Every time you ask; “what are you doing?” – they answer why they are doing it. Their Doctrine is like a maze in a fog that always leads you to one place: their decision.
Ask once – and you’ll get an excuse Ask twice – and you’ll get silence Ask three times – and you’re a trouble-maker Ask four times – and they’ll need to do something about you . . . “What?” “To make things Equitable.”
“Equity: Where does it leave those who are left out?”
There is no rural social justice – there is no such thing as Rural Social Justice in any government policy making.
Rural communities are excluded from our national consciousness: a vacant space in everything from “Cost of Living” calculations to cultural identity.
They are subordinated to political agendas, corporate profits, and agricultural pollution — bullied and deprived unseen in the shadow of a Black urban overclass.
“The real tragedy of these small enclaves of marginality and poverty is that people are playing a game of life that has been structured in such a way that they are required to play but prevented from winning” wrote Janet Fitchen in her groundbreaking “Poverty in Rural America” – four decades later: nothing has been built on that ground — and the poverty, neglect and drugs have long since taken it back over.

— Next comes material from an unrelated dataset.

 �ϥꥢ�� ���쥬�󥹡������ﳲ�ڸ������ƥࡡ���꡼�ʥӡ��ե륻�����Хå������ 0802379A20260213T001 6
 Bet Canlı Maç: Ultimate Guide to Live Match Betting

Even if you have the ethical “flexibility” to twist the principle of Equality into “unequally” – you still have to get around the continued existence of groups who are systematically denied this help.

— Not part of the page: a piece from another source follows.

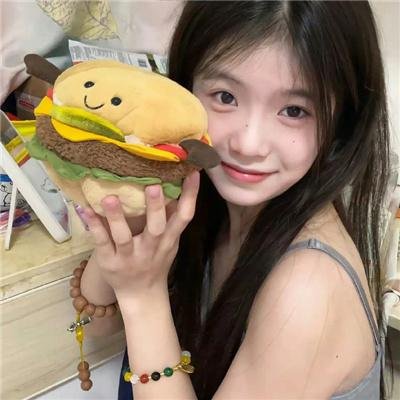 处刑少女的生存之道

In Tompkins County: there are so many mass transit busses in the Cornell campus that it’s hard to drive a car around – and there are bus stops every few hundred feet in urban and suburban areas – but there are no buses serving rural county residents.
Rural people are given the ‘separate-but-equal’ policy of requesting volunteer drivers [if available] in advance [and paying more] – for every trip.
Rural areas have no sheriff’s patrols – you call in incidents; and they’ll come out and write a report. I’ve twice has medevac helicopters land in my front yard to airlift road accident victims – and we’re still unable to get law enforcement or speed limits on our lawless road.
These are just two of the “equitable” policy solutions of Ivy League Progressives to the needs of the county’s poorest, most underserved and disadvantaged [and unrepresented] population.
Progressives that can toss off these inequitable policies with a “difficult” or “no money” in a single sentence.
They pretend that our rural communities, and our problems don’t exist – and create “equitable” policies to speed up the process. Equitabullshit!